Work required: Swap "red cart top" for "red cart lid" throughout the material below, keeping everything else the same. Leave the pictures out of your version.

Questions about scenes shown in images:
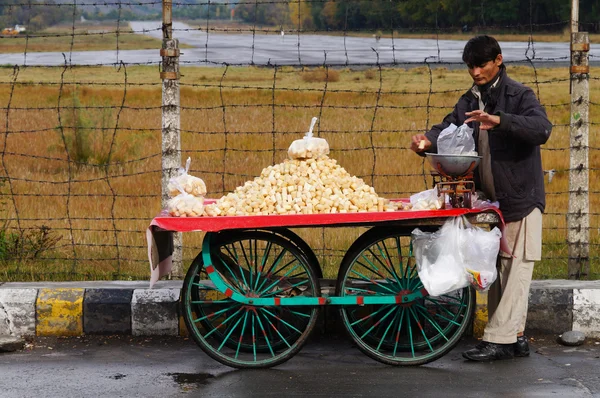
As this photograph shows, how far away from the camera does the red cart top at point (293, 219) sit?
6039 mm

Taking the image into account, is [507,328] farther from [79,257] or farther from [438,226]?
[79,257]

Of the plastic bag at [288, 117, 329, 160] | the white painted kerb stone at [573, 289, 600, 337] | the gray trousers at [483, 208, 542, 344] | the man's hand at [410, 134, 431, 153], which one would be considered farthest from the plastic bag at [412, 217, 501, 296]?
the white painted kerb stone at [573, 289, 600, 337]

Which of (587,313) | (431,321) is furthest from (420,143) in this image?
(587,313)

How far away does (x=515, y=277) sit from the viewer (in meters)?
A: 6.42

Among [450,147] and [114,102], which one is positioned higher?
[114,102]

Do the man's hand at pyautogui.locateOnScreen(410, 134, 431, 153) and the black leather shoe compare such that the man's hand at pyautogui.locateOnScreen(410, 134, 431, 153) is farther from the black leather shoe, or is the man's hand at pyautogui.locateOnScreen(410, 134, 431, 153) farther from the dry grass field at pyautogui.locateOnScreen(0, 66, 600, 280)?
the black leather shoe

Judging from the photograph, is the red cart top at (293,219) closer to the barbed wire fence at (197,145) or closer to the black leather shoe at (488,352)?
the black leather shoe at (488,352)

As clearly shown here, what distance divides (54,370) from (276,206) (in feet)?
5.16

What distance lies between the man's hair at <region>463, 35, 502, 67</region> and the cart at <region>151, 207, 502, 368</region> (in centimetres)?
85

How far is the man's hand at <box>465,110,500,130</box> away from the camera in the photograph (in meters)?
5.94

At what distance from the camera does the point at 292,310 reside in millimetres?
6562

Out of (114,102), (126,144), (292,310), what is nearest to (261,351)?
(292,310)

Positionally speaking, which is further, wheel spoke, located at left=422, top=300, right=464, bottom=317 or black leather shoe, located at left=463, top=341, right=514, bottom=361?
wheel spoke, located at left=422, top=300, right=464, bottom=317

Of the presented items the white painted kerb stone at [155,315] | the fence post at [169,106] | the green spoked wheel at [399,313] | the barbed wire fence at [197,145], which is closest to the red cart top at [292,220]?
the green spoked wheel at [399,313]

Answer for this exercise:
As this photograph shows, how far away from the camera does the red cart lid at point (293, 219) sit?
6039 mm

Taking the image into account, is [507,328] farther from [79,257] or farther from [438,226]?
[79,257]

Of the plastic bag at [288, 117, 329, 160] | the white painted kerb stone at [573, 289, 600, 337] | the gray trousers at [483, 208, 542, 344] | the man's hand at [410, 134, 431, 153], which one would be considered farthest from the plastic bag at [412, 217, 501, 296]?
the white painted kerb stone at [573, 289, 600, 337]

Which of (587,313) | (431,321) is furthest from (420,143) in this image?
(587,313)

How far away does (x=515, y=277) sit from the viewer (in meters)?
A: 6.42

Among [450,147] and [114,102], which one is positioned higher?
[114,102]

Do the man's hand at pyautogui.locateOnScreen(410, 134, 431, 153) and the black leather shoe compare such that the man's hand at pyautogui.locateOnScreen(410, 134, 431, 153) is farther from the black leather shoe, or is the man's hand at pyautogui.locateOnScreen(410, 134, 431, 153) farther from the dry grass field at pyautogui.locateOnScreen(0, 66, 600, 280)?
the black leather shoe

Judging from the photograph, is the red cart lid at (293,219) closer to the barbed wire fence at (197,145) or closer to the black leather shoe at (488,352)?
the black leather shoe at (488,352)

As clearly shown here, what distance divides (54,370) from (276,206) (in feet)?
5.16

What distance lies between the man's hair at <region>463, 35, 502, 67</region> and the cart at <region>151, 207, 502, 368</region> (in centimetres)?
85

How far is the man's hand at <box>465,110,500,130</box> away from the camera in the photograph (in meters)?
5.94

At what distance from the camera does the point at 292,310 reside in millimetres?
6562

Out of (114,102), (126,144), (292,310), what is nearest to (261,351)?
(292,310)

Positionally speaking, which is further, wheel spoke, located at left=422, top=300, right=464, bottom=317 or black leather shoe, located at left=463, top=341, right=514, bottom=361?
wheel spoke, located at left=422, top=300, right=464, bottom=317

Of the presented items the white painted kerb stone at [155,315] | the fence post at [169,106] | the green spoked wheel at [399,313] | the barbed wire fence at [197,145], which is closest to the red cart lid at [292,220]?
the green spoked wheel at [399,313]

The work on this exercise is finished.